** What is needed **
Which lines in the records below contain the string "apartment" with the same capitalization? Pick out each one and copy it.

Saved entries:

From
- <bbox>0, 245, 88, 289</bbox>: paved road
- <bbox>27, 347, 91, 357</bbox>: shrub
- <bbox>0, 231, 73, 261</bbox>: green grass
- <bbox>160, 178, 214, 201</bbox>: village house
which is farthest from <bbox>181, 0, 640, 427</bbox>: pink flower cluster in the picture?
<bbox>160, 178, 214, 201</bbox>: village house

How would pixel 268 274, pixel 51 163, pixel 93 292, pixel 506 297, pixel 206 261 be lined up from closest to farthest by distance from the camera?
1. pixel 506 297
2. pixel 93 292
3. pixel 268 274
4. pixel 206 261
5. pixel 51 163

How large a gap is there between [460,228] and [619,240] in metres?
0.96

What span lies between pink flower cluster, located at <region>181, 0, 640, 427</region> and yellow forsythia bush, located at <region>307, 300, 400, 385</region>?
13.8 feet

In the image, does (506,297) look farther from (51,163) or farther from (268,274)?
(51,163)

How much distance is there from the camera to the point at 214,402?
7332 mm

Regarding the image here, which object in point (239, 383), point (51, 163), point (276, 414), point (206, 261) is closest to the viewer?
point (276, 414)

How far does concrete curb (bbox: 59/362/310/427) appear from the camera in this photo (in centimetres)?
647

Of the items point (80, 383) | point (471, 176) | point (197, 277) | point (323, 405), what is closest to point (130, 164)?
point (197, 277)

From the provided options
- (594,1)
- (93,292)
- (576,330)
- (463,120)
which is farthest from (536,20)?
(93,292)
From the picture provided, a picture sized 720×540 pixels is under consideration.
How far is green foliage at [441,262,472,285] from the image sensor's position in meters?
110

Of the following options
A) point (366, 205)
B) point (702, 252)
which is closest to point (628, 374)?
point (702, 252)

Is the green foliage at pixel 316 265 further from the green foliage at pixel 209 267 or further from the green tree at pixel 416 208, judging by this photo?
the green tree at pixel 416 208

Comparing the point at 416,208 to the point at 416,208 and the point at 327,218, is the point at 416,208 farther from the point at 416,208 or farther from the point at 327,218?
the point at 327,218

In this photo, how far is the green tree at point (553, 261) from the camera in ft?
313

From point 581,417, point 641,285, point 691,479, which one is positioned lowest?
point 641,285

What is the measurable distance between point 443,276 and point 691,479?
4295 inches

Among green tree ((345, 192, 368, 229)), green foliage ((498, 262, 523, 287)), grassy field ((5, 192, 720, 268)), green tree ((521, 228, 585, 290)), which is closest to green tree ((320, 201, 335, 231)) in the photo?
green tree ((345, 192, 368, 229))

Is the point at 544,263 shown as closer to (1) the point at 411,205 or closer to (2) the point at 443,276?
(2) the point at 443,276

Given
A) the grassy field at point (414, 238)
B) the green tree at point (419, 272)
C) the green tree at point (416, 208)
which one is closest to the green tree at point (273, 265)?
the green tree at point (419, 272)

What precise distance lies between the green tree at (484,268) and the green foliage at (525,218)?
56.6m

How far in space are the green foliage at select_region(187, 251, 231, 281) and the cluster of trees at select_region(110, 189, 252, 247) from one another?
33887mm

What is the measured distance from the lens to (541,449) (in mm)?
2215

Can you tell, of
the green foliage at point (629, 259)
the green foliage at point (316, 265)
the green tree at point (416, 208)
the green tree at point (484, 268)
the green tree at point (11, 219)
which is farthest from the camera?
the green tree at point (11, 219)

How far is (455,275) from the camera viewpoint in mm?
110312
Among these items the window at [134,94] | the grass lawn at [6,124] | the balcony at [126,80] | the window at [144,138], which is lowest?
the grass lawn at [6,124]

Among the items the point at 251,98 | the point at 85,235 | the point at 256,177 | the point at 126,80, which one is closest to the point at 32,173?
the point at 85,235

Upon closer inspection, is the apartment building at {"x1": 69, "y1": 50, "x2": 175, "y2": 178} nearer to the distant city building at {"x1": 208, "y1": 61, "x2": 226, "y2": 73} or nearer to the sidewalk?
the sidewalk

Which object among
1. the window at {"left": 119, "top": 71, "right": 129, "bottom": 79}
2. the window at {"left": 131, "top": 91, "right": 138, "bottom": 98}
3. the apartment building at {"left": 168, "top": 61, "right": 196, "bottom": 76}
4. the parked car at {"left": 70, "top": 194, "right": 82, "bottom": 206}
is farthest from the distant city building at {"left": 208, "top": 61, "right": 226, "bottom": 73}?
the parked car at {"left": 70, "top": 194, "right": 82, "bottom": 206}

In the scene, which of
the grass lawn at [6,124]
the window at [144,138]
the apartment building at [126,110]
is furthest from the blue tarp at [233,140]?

** Written answer **
Upon closer inspection, is the apartment building at {"x1": 69, "y1": 50, "x2": 175, "y2": 178} nearer to the distant city building at {"x1": 208, "y1": 61, "x2": 226, "y2": 73} or nearer to the sidewalk?
3. the apartment building at {"left": 168, "top": 61, "right": 196, "bottom": 76}
the apartment building at [126,110]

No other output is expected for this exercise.